DOCUMENT SECTION START

It was sometime between three and six, on
an afternoon in 1995, not long after Solomon graduated from the New England
Culinary Institute, that her next major culinary decision began to take
shape. This time, the repercussions would be romantic rather than
professional. But true to Solomon's character, it would take a while before
she understood what was going on.
Ready to assume her new job as chef de
partie de garde-manger (the chef responsible for the preparation of cold
dishes) at Montreal's most celebrated restaurant, Toqué!, Solomon walked
into the restaurant's kitchen, oblivious of the very existence of Toqué!'s
baker, Eric Girard. Seven years later, Girard, 29, now Solomon's partner at
Olive & Gourmando, joins us in the bakery's kitchen, where he recalls
the moment with more clarity. "My heart started to pound."
Shyly, Girard tells me how Solomon took
no notice of him. "But his bread," she interrupts, "It was
amazing!" There were little baby rustic breads; focaccia; a loaf packed
with prunes, hazelnuts and cheese; another, cooked entirely on the barbecue,
made with bacon, sun-dried tomatoes and chives.
"I knew I was in an incredible
place," says Solomon, "because there was bread like that."
But as for getting to know Girard, "That was impossible." While
Solomon's shift was from three to 11 p.m. each day, Girard kept baker's
hours, working nine to five. "And then there was the fact," she
adds, "that I spoke only English and Eric spoke only French."
After a few months at Toqué!, Solomon
was offered the job as the restaurant's pastry chef. Suddenly, she and
Girard were thrown into working together, the only two people in the
restaurant with daytime hours. For Girard, his next move was clear. "I
approached the restaurant's owner, Norman Laprise," he tells me,
"and told him that I planned to resign."

DOCUMENT SECTION END

## YOUR TASKS
1) Summarize the text about Solomon and Girard at Toqué! in two sentences.
2) Reproduce the part of the text about Solomon and Girard at Toqué! that begins at the words "Shyly, Girard tells" and ends after the words "tomatoes and chives.".

INFORMATION SUPPLIED START

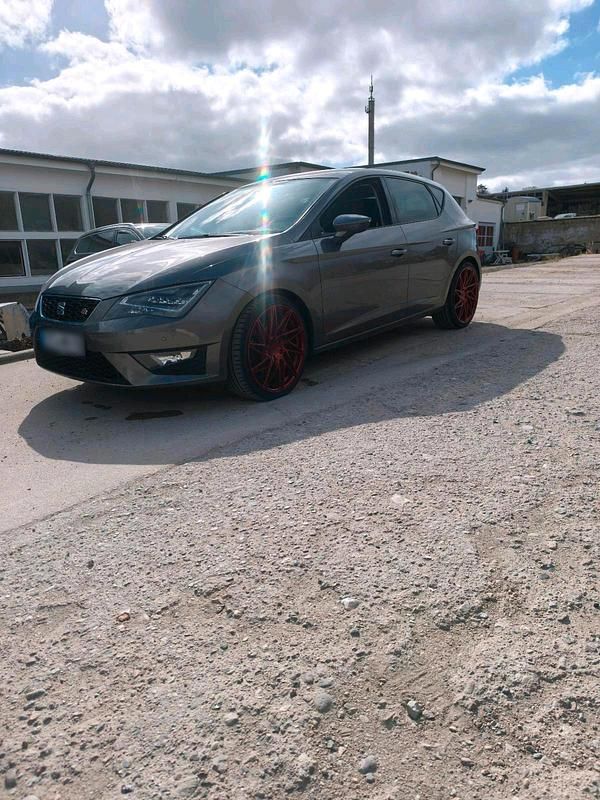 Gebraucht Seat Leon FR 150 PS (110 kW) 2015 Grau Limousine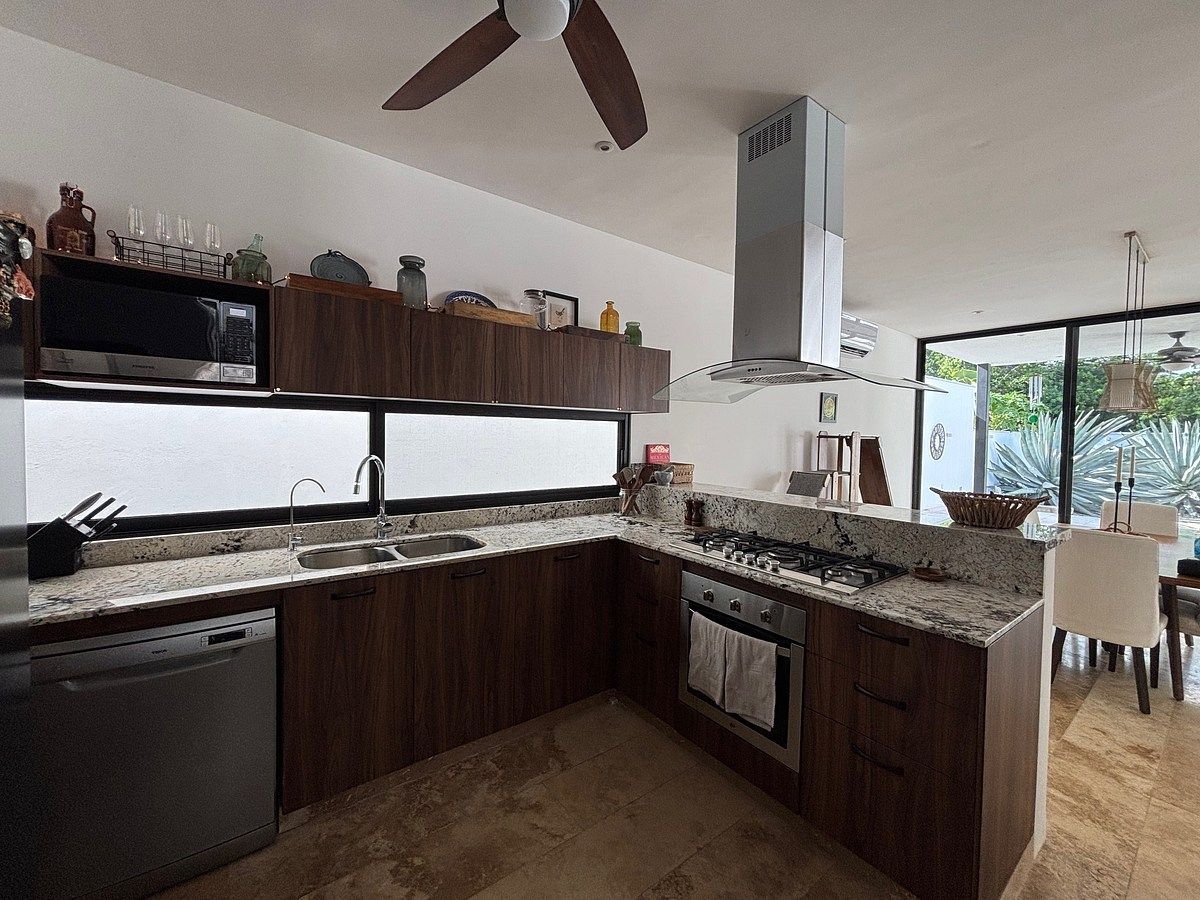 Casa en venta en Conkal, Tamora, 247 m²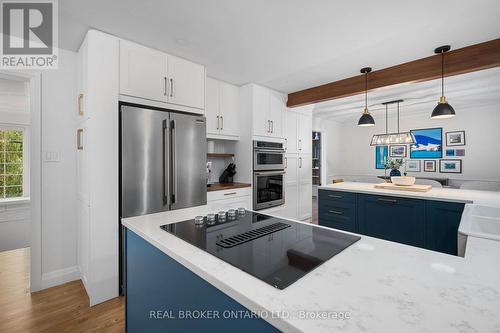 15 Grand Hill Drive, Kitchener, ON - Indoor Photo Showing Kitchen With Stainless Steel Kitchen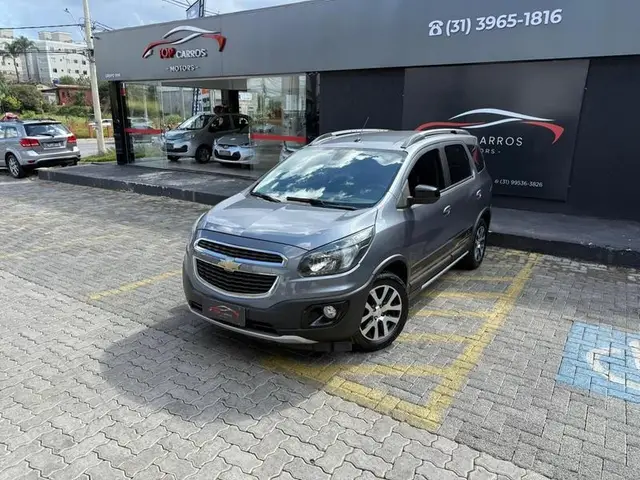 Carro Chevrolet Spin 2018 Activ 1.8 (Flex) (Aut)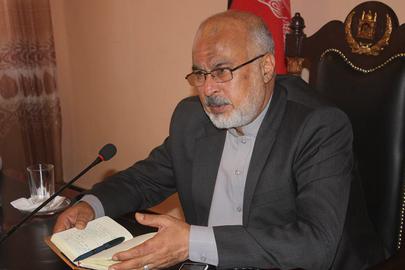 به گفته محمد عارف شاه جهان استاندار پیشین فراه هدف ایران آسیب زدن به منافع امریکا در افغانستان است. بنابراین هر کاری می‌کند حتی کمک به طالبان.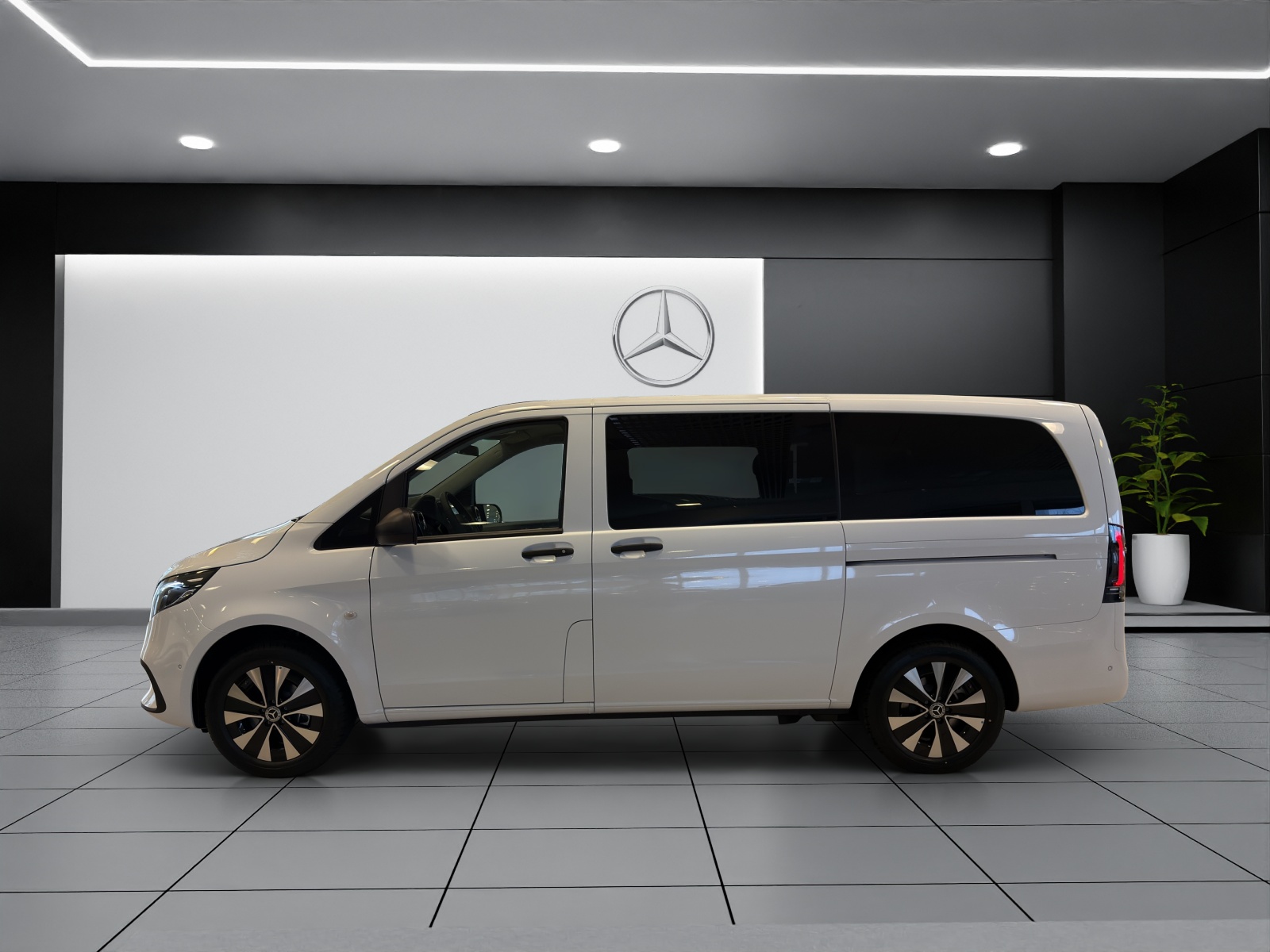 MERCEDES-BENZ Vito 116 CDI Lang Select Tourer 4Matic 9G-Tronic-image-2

INFORMATION SUPPLIED END

## RESPONSES BY ITEM NUMBER
1) In 1995, not long after graduating from the New England Culinary Institute, Solomon began as the chef in charge of cold dishes at Toqué! in Montreal, where she took no notice of the baker, Eric Girard, though his heart pounded at the sight of her and she found his bread amazing. Their different hours and languages kept them apart until she became the restaurant's pastry chef and they worked the same daytime hours, after which Girard told the owner, Norman Laprise, that he planned to resign.

2)
Shyly, Girard tells me how Solomon took
no notice of him. "But his bread," she interrupts, "It was
amazing!" There were little baby rustic breads; focaccia; a loaf packed
with prunes, hazelnuts and cheese; another, cooked entirely on the barbecue,
made with bacon, sun-dried tomatoes and chives.